Operated by NER and built in 1883 & closed in 1958 the track was dismantled in the early 60's. The tunnel is 1652 yards long and is straight untill you reach the kettleness end where there is a slight curve of about 30degrees over 30 meters of the tunnel. There are 4 vertical airshafts, all capped with wood boarding (!) and 2 horizontal air tunnels which are boggy deathtraps, one of which has collapsed. They are about 2 meters in hight supported by mine style wooden roof support beams. Both portals are protected by a 7ft high brick wall which is easy to circomvent in both cases.

I read on some Whitby related site that the tunnel is supposedly haunted and a few people have seen white lights pass through the walls as well as hear steam whistles and the screech of train brakes.
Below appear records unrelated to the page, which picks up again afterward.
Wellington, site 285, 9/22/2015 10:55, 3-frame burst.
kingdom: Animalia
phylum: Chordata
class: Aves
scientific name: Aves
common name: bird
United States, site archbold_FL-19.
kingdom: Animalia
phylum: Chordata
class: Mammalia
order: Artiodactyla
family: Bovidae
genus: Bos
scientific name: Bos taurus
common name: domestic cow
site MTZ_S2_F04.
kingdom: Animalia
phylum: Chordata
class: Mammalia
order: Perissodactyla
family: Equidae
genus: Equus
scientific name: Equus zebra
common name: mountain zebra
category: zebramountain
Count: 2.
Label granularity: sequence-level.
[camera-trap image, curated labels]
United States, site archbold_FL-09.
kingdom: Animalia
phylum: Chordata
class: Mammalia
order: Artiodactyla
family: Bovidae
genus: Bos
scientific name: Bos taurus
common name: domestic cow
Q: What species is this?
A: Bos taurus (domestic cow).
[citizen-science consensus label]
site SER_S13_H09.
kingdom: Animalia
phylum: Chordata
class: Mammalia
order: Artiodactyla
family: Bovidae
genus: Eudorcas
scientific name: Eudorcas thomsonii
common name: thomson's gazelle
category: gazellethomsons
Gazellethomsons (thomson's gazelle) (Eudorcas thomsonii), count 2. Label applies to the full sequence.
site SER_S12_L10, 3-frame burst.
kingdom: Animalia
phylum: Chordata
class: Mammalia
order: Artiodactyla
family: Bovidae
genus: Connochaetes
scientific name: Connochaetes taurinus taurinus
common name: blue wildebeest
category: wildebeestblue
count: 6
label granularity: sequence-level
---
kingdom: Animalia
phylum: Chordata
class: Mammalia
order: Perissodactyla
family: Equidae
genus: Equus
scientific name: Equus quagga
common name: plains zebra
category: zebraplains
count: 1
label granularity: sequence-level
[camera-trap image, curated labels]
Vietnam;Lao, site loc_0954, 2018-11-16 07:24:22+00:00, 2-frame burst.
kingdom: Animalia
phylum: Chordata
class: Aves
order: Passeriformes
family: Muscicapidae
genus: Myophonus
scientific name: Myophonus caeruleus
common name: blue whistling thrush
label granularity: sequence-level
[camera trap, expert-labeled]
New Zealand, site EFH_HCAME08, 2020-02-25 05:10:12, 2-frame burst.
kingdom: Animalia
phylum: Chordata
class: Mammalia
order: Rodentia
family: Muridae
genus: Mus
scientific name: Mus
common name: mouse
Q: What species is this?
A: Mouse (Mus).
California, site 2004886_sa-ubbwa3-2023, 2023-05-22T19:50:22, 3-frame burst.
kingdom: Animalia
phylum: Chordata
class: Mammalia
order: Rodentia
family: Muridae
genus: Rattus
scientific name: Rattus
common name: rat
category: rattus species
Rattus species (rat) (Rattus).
Intresting, but I was on my own in the pitch black for 5 mins at a time while setting the camera up and I din't see anything, lol.

Another slightly disturbing thing was the smell of rotten eggs about halfway (H2S mabey). Because we were next to one of the horizontal shafts letting air in, we went on.

The kettleness portal has recently (within the past 15 days) collapsed but is still passable.

*Hazards: Rectangular flooded manholes about 7ft deep either side of the trackbed against the tunnel wall. These are very easy to fall down and there are many of them some are covered, some are not. So be careful.*

About halfway, you can see where the sleepers were placed.





Air shaft




Drainage Tunnel




Looking back, just before the bend at the end. If you look at the wall on the left, you can see its already started a little 




The collapsed kettleness portal





nb - exact date incuded since it's a tunnel. If this is still inapropriate please let me know.


----------



## Bunk3r (May 9, 2008)

ah the portal has finally collapsed! 
nice report.


----------



## krela (May 9, 2008)

Pegasus2 said:


> nb - exact date incuded since it's a tunnel. If this is still inapropriate please let me know.



It is.

It's not manageable having one rule for some posts and another rule for others.

Please don't include exact dates.


----------



## dave (May 9, 2008)

Cracking set of pics especially the air shaft. Ive walked through this tunnel twice many years ago and it was horrendous then looks like things have got worse since well done and again great pics.


----------



## Foxylady (May 10, 2008)

Excellent photos, Pegasus2. Interesting looking tunnel and great brickwork...the hazards sound a bit scary though!


----------



## pdtnc (Jun 10, 2008)

Fingers crossed we'll be taking a look at this later in the week.


----------